Cardozo steered the car into west-bound traffic. “Where to? Waldo’s place?”
“No.”
“Have you got a place of your own?”
“I can’t go there, it’s sublet.”
“Do you want to go to a hotel?”
“Vince—can I talk to you about something that’s bothering me?”
“Sure.”
“I’ve spent the whole day drunk. I don’t want to be alone, and I don’t want to be with Waldo. If I don’t have some kind of a private, gentle moment, I have a scary premonition that this bender’s going to last a long, long time. Would it be asking too much for you to take me to your place?”

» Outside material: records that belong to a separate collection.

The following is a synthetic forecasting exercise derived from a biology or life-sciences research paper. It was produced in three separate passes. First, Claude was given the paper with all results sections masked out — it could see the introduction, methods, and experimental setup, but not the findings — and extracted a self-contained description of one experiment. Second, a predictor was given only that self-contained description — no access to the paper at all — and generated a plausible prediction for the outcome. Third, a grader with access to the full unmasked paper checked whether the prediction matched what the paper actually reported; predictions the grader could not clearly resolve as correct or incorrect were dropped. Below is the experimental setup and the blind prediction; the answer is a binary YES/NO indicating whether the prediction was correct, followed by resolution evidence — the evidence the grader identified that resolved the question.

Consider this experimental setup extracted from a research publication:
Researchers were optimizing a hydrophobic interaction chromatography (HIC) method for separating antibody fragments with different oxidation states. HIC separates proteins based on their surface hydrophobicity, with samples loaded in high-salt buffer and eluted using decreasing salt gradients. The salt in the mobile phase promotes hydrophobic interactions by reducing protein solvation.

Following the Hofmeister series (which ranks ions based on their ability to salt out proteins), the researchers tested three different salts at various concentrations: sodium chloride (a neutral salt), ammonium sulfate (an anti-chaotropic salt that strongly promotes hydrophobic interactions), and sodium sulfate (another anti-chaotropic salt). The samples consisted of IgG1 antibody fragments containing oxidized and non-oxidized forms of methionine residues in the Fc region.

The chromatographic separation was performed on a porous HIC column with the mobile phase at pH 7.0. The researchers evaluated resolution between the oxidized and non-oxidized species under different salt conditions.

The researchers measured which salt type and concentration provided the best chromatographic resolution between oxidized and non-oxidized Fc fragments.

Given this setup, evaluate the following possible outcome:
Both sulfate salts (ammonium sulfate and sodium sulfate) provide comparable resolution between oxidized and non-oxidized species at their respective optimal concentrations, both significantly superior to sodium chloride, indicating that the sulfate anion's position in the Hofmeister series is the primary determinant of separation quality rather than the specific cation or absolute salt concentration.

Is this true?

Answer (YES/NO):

“You wouldn’t have much chance for a private moment at my place. I’m a family man. A single parent. I live with my teenage daughter.”
She looked at him. He could have sworn her gaze was suddenly sober.
“Do you and Terri have a sofa?”
He was surprised she remembered his daughter’s name. “Doesn’t everybody have a sofa?”
“Okay, I’m sorry.” She pulled a Kleenex from her purse and bunched it to her nose and sniffled. “It was a dumb, pushy idea. Drop me off at any hotel that takes American Express.”
The choice was to keep heading west and drop her at a hotel, or turn south on Lexington and take her to his place. There was no exact instant when he was aware of making up his mind. Lexington was coming up, and then it was there in front of him, and then he signaled a left-hand turn.
“I don’t know,” he said. “Maybe it’s not such a dumb idea.”